1. **Pydantic v1 Model Misuse Patterns:** Common vulnerabilities involving `model.dict()`, validator skipping, or internal field exposure. The **Checkmarx c{api}tal** project is the primary reference for this.
2. **Type-Safety "Escape Hatches":** Targets projects with complex type annotations, union types, and `Any` usage where type-safety bugs often hide. 
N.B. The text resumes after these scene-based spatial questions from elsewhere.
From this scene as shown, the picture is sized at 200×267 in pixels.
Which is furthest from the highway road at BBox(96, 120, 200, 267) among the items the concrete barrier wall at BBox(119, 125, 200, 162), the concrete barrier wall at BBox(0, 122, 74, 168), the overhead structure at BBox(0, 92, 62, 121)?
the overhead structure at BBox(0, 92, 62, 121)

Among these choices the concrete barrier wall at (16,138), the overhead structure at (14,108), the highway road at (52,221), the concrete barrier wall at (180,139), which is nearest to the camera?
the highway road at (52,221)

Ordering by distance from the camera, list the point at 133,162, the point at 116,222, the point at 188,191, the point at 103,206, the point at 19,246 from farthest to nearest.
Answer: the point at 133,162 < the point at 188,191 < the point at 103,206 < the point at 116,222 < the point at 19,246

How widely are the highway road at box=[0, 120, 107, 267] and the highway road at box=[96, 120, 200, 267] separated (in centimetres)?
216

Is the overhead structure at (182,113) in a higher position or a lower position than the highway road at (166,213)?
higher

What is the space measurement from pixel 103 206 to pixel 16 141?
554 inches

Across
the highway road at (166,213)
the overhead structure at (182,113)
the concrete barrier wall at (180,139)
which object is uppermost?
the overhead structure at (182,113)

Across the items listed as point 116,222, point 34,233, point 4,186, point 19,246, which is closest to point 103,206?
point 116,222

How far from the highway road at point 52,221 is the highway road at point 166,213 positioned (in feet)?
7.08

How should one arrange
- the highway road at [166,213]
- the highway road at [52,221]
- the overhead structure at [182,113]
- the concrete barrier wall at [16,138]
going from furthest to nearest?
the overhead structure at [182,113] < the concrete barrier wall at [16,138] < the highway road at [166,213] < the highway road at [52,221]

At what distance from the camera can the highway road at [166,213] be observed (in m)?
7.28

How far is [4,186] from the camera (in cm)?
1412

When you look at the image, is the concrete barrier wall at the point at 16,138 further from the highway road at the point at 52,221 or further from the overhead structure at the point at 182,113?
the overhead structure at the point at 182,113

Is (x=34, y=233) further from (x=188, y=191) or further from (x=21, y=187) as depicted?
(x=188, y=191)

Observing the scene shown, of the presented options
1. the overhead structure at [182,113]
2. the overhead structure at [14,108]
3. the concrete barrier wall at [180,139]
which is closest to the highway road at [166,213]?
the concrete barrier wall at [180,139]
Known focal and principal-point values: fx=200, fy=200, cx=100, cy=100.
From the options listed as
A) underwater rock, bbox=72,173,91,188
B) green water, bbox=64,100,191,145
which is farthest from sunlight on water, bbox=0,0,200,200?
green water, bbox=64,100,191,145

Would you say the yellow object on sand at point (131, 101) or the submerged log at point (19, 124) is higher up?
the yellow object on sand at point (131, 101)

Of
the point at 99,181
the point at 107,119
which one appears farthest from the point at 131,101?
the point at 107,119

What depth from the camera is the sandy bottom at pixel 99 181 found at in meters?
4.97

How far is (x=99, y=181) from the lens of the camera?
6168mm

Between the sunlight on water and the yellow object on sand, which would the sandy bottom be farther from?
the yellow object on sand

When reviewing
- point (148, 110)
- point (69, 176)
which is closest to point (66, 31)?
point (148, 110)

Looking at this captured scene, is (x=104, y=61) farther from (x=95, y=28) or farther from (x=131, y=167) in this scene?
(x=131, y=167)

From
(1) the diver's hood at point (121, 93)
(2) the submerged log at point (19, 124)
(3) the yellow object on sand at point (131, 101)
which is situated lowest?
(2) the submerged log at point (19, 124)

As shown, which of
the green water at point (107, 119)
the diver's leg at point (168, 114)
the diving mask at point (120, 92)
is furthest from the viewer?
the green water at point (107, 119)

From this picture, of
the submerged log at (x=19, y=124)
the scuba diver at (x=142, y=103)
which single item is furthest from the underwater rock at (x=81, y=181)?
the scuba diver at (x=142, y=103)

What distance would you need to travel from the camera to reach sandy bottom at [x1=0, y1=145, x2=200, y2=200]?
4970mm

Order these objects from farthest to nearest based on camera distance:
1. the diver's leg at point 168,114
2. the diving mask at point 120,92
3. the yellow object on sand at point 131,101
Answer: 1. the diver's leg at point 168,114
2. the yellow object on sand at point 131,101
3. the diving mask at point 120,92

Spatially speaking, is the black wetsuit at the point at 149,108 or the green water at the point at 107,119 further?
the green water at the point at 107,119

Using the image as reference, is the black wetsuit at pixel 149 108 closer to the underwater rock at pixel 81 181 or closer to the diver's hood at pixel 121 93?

   - **Targets:** Django REST Framework and FastAPI projects with permissive `Optional` fields or loose Pydantic validation.

---

## 📈 Benchmarking Strategy
To verify CommitGuard's performance on these projects:
1. **Extraction:** Use `scratch/extract_sample.py` to pull vulnerable diffs from the projects above.
2. **Evaluation:** Run `scripts/evaluate.py` using these samples as the test set.
3. **Comparison:** Compare results against the `eval_baseline.json` to visualize the delta in detection capabilities.